Hundreds of cases of Medicare abuse have flooded in after a joint investigation into Medicare by The Sydney Morning Herald, The Age and ABC’s 7.30 was published last week. According to Medicare expert Dr Margaret Faux, who completed a PhD into claims and compliance last year, up to 30 per cent of Medicare funding – equivalent to $8 billion – is being wasted each year.

That investigation prompted Butler to announce the inquiry, but there are growing calls for an independent review that isn’t influenced by vested interests and lobby groups.

“What we really need is a full royal commission with powers to discover documents and compel witnesses,” Hayes writes in an opinion piece in The Sydney Morning Herald and The Age.
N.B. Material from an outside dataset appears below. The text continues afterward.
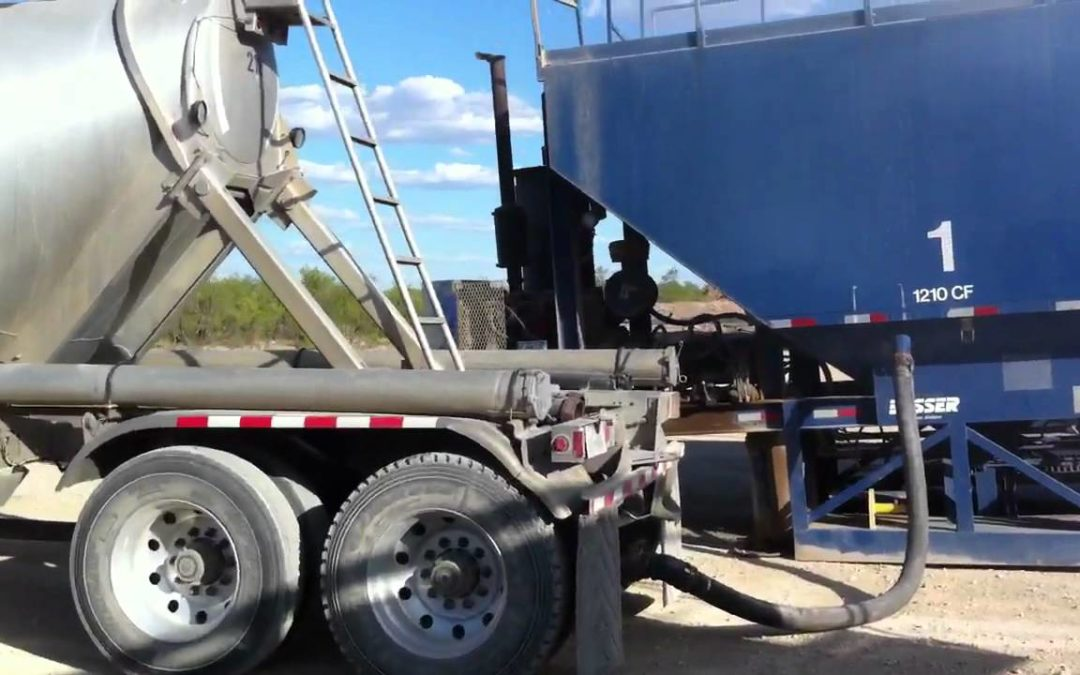 Pneumatic Powder / Cement Trailer Operation – How to Unload Cement Tank Trailer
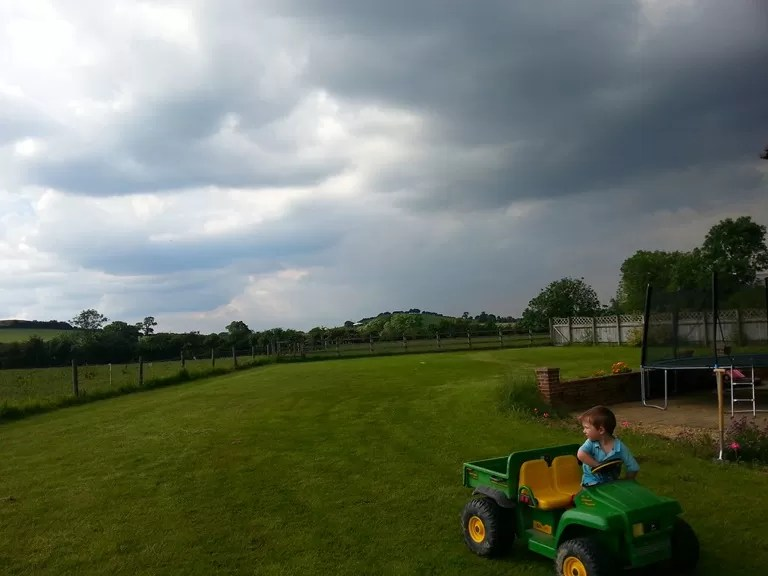 chasing the storm clouds by gator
The scope should extend beyond GPs and Medicare to consider how and where the health budget is being spent, he said.

Hayes said that a decade ago the HSU was one of the most corrupt unions but public exposure and a royal commission had been the best thing for it to embrace change.

“Ultimately, the exposure was entirely healthy. The rorters were expunged, and the HSU is perpetually alert to how it uses resources,” he said. “Every time we spend a dollar we genuinely ask ourselves if members will benefit. As a result our union membership has almost doubled, our staff has tripled and our finances have transformed from a $23 million deficit to a $55 million surplus.”

Hayes said the broader health system would benefit from the same discipline and rigour. “Instead of brittleness it needs honest self-appraisal.”

Hayes said he was disturbed by the reaction to the story. “One of corruption’s more insidious aspects is the way it gets explained away and diminished,” he said.

“The medico lobbies squealing about Adele Ferguson’s expose on Medicare rorts no doubt believe there is no problem because the practice is widespread and normalised,” he said regarding the reaction of some groups, including the Australian Medical Association, which dismissed the media investigation as an “unjustified slur on the medical profession”.

Hayes said dead people were being billed and patient records falsified. “A cottage industry has emerged to help practitioners milk the system. No one even denies Medicare is being rorted. Indeed, the debate is now about the scale of fraud.”